# Create a Scatter Plot in Python with Matplotlib

Scatter plots are great for visualizing data points in two dimensions. They’re particularly useful for showing correlations and groupings in data. In this tutorial, we’ll look at how to create a scatter plot in python using matplotlib.

Matplotlib is a library in python used for visualizing data. It offers a range of different plots and customizations. In matplotlib, you can create a scatter plot using the pyplot’s `scatter()` function. The following is the syntax:

``````import matplotlib.pyplot as plt
plt.scatter(x_values, y_values)``````

Here, `x_values` are the values to be plotted on the x-axis and `y_values` are the values to be plotted on the y-axis.

Let’s look at some of the examples of plotting a scatter diagram with matplotlib.

We have the data for heights and weights of 10 students at a university and want to plot a scatter plot of the distribution between them. The data is present in two lists. One having the height and the other having the corresponding weights of each student.

``````import matplotlib.pyplot as plt

# height and weight data
height = [167, 175, 170, 186, 190, 188, 158, 169, 183, 180]
weight = [65, 70, 72, 80, 86, 94, 50, 58, 78, 85]

# plot a scatter plot
plt.scatter(weight, height)
plt.show()``````

Output:

We get a scatter chart with data points plotted on a chart with weights on the x-axis and heights on the y-axis. From the chart, we can see that there’s a positive correlation in the data between height and weight.

The scatter plot that we got in the previous example was very simple without any formatting. Matplotlib comes with number of different formatting options to customize your charts. Let’s add some formatting to the above chart.

Matplotlib’s pyplot has handy functions to add axis labels and title to your chart. Let’s add them to the chart created above:

``````import matplotlib.pyplot as plt

# height and weight data
height = [167, 175, 170, 186, 190, 188, 158, 169, 183, 180]
weight = [65, 70, 72, 80, 86, 94, 50, 58, 78, 85]

# plot a scatter plot
plt.scatter(weight, height)
# set axis lables
plt.xlabel("Weight (Kg)")
plt.ylabel("Height (cm)")
# set chart title
plt.title("Height v/s Weight")
plt.show()``````

Output:

The scatter plots above have round markers.
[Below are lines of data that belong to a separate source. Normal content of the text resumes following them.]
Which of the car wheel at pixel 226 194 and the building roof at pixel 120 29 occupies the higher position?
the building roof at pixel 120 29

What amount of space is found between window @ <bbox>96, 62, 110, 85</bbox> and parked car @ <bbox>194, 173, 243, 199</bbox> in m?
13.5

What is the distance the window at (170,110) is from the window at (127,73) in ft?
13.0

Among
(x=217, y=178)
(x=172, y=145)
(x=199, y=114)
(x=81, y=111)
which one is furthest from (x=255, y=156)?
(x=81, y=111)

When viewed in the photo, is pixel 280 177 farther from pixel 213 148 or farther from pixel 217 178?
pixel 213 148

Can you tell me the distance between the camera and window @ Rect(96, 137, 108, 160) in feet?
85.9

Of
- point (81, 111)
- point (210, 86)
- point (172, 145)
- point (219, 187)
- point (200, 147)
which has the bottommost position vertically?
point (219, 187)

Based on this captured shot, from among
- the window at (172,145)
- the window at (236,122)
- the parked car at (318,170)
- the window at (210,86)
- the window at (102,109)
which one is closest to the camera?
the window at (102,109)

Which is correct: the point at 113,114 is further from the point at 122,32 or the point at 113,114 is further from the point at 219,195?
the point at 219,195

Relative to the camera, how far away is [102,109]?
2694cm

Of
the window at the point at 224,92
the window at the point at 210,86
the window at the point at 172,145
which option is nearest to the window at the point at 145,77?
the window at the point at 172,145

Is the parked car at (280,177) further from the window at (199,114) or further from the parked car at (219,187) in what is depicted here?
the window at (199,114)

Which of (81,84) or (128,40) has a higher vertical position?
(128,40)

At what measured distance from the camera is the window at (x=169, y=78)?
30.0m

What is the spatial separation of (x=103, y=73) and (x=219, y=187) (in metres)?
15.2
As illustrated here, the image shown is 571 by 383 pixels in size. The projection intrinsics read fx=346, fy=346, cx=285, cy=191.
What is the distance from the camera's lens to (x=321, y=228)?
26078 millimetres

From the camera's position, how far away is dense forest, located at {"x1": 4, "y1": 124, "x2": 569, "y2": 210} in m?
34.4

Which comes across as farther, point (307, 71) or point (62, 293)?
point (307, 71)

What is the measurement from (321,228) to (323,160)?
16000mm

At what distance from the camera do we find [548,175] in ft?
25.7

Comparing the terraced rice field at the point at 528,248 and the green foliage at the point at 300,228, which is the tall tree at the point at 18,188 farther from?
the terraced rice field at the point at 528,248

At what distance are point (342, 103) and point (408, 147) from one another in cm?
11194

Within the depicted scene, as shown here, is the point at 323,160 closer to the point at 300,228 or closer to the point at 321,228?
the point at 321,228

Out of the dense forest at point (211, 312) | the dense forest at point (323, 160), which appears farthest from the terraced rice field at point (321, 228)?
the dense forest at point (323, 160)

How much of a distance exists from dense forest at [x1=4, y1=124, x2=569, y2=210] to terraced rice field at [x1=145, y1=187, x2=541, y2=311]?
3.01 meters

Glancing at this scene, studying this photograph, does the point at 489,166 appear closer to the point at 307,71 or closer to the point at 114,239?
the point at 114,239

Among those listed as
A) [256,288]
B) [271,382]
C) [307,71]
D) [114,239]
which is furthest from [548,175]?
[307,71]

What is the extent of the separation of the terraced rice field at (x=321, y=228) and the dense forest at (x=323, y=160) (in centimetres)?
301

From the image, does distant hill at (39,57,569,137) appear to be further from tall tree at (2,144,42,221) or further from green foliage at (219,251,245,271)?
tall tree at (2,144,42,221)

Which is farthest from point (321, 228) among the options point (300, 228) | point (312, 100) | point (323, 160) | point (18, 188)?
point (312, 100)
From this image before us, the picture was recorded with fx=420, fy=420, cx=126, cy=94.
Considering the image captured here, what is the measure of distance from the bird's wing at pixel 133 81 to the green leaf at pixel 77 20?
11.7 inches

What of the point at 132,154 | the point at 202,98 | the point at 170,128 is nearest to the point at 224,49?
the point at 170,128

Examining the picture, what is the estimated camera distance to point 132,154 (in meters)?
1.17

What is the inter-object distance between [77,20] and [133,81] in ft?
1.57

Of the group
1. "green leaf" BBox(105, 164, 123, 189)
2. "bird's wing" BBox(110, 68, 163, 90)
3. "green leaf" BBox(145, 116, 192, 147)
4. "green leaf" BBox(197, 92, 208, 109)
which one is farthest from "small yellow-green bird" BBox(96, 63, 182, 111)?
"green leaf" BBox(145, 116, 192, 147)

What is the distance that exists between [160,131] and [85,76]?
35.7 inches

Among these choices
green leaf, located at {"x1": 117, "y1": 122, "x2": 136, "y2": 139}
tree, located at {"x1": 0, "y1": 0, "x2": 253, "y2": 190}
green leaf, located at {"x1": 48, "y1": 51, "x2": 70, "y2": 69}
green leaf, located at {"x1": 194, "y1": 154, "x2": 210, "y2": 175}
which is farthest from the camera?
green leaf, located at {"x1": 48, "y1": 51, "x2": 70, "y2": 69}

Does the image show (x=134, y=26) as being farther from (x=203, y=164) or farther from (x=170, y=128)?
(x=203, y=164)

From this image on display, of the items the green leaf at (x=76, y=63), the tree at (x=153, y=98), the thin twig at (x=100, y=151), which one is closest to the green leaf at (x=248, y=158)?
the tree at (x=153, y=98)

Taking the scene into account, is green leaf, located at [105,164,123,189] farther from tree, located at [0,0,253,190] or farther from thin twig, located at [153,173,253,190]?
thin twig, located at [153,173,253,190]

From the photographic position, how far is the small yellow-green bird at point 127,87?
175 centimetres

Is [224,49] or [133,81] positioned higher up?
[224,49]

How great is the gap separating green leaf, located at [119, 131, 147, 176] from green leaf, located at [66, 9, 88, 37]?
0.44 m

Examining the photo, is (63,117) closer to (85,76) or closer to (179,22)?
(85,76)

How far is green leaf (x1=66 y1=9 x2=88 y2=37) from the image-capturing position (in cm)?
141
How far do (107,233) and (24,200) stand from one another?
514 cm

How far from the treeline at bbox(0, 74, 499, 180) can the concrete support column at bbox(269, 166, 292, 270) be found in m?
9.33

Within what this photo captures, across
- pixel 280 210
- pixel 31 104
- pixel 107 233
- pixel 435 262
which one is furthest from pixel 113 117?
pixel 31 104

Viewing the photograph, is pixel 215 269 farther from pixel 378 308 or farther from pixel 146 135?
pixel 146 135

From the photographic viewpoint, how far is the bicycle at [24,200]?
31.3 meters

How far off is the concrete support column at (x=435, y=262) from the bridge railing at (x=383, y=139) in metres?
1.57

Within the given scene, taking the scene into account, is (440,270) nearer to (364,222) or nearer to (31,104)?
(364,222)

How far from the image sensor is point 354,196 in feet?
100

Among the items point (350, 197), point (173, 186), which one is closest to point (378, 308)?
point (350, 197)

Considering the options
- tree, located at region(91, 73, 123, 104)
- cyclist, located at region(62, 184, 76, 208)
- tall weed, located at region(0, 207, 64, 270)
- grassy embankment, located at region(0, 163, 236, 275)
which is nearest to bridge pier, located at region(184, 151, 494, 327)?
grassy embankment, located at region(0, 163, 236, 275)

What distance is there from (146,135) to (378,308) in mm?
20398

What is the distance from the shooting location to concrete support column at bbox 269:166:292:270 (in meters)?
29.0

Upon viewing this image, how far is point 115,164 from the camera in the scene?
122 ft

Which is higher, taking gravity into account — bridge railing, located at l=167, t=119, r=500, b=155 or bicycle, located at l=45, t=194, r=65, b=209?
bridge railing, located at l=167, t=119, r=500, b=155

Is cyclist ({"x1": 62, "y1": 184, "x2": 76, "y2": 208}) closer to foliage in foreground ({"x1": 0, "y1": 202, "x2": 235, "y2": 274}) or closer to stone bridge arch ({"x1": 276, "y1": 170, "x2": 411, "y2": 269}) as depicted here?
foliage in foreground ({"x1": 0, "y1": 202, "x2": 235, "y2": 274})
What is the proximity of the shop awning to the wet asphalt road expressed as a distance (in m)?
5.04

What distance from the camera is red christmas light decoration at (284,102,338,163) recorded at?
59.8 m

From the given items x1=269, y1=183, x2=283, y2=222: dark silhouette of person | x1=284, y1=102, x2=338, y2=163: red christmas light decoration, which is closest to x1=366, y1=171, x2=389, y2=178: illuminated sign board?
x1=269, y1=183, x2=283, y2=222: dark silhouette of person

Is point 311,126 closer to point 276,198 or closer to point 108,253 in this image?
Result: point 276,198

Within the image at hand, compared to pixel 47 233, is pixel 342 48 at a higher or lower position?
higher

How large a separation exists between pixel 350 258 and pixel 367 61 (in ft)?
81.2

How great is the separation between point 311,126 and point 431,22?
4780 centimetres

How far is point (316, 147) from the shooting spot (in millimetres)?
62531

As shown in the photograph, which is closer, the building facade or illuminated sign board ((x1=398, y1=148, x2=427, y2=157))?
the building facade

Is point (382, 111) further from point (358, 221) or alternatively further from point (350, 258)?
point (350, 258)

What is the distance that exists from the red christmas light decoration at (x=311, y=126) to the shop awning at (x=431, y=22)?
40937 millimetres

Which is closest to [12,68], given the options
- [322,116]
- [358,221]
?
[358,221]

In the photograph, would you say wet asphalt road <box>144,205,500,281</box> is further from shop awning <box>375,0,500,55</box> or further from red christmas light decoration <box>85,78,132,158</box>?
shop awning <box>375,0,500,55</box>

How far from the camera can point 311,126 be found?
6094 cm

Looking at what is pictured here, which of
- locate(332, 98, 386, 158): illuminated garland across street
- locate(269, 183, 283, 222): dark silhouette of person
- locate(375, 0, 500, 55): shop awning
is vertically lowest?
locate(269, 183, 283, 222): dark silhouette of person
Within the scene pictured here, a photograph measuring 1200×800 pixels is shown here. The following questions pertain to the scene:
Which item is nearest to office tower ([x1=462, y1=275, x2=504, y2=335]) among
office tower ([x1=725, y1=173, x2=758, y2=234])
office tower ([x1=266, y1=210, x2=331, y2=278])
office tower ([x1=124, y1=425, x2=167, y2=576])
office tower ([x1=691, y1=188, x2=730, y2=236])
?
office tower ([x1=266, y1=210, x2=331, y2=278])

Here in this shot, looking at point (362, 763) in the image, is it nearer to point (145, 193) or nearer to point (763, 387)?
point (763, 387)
You can alter the shape of the marker with the `marker` parameter and size of the marker with the `s` parameter of the `scatter()` function. For instance, to make the markers start-shaped instead of the round with larger size:

``````import matplotlib.pyplot as plt

# height and weight data
height = [167, 175, 170, 186, 190, 188, 158, 169, 183, 180]
weight = [65, 70, 72, 80, 86, 94, 50, 58, 78, 85]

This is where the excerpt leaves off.